Begin Stored data

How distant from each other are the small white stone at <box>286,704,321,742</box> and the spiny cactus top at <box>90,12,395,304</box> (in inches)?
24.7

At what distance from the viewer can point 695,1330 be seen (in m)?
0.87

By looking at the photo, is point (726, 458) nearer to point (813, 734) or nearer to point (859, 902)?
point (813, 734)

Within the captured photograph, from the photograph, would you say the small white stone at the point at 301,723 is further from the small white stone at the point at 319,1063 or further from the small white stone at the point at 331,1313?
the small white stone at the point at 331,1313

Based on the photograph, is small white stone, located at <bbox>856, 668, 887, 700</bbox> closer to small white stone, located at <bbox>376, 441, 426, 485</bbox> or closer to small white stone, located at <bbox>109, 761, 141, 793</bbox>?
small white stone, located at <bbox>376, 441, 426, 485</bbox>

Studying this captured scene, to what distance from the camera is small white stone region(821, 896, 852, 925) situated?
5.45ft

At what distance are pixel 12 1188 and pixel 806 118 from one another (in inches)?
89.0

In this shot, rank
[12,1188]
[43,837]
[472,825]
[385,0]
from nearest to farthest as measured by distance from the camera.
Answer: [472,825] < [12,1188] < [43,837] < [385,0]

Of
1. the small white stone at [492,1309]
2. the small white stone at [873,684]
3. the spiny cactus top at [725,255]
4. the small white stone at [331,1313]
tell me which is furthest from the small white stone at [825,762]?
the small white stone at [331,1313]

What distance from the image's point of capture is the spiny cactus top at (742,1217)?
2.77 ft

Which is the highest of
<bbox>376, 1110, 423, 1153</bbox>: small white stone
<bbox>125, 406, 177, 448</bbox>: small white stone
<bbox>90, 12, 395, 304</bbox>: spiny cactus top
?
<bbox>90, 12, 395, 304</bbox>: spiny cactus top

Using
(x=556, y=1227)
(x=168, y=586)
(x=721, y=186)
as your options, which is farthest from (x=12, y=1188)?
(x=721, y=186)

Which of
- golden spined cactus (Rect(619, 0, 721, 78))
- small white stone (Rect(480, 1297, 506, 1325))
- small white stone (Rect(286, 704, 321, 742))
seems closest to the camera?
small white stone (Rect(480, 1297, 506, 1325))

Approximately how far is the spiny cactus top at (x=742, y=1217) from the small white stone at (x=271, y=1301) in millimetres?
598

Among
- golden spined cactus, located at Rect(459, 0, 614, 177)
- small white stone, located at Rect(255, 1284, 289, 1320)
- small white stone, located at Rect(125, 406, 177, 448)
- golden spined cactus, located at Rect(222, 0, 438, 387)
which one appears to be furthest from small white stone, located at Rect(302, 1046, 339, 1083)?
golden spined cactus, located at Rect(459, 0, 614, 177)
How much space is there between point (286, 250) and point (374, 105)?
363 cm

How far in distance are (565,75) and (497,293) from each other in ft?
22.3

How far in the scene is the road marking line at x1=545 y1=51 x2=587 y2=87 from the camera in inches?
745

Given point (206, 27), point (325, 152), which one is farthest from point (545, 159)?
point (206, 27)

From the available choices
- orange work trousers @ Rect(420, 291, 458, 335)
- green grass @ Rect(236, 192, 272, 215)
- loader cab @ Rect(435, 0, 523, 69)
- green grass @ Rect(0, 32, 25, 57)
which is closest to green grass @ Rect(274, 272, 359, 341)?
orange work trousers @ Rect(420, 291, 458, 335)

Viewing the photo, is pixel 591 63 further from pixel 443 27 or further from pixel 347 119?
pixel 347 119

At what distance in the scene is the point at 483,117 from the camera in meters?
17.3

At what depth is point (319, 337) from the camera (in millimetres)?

End Stored data

**Given instruction**: Copy the listing word for word, starting at its first line and ending at the line that contains "Answer: [472,825] <", with both of those lines included.

**Reply to the task**:
How distant from each other are the small white stone at <box>286,704,321,742</box> and the spiny cactus top at <box>90,12,395,304</box> (in inches)?
24.7

At what distance from the viewer can point 695,1330 be seen (in m)?
0.87

By looking at the photo, is point (726, 458) nearer to point (813, 734) or nearer to point (859, 902)?
point (813, 734)

Within the captured photograph, from the photograph, would you say the small white stone at the point at 301,723 is further from the small white stone at the point at 319,1063 or further from the small white stone at the point at 331,1313?
the small white stone at the point at 331,1313

Based on the photograph, is small white stone, located at <bbox>856, 668, 887, 700</bbox> closer to small white stone, located at <bbox>376, 441, 426, 485</bbox> or closer to small white stone, located at <bbox>109, 761, 141, 793</bbox>?
small white stone, located at <bbox>376, 441, 426, 485</bbox>

Studying this captured scene, to what distance from the camera is small white stone region(821, 896, 852, 925) situated?
5.45ft

At what distance are pixel 12 1188 and pixel 806 118 from one another (in inches)?
89.0

In this shot, rank
[12,1188]
[43,837]
[472,825]
[385,0]
from nearest to farthest as measured by distance from the camera.
Answer: [472,825] < [12,1188] < [43,837] < [385,0]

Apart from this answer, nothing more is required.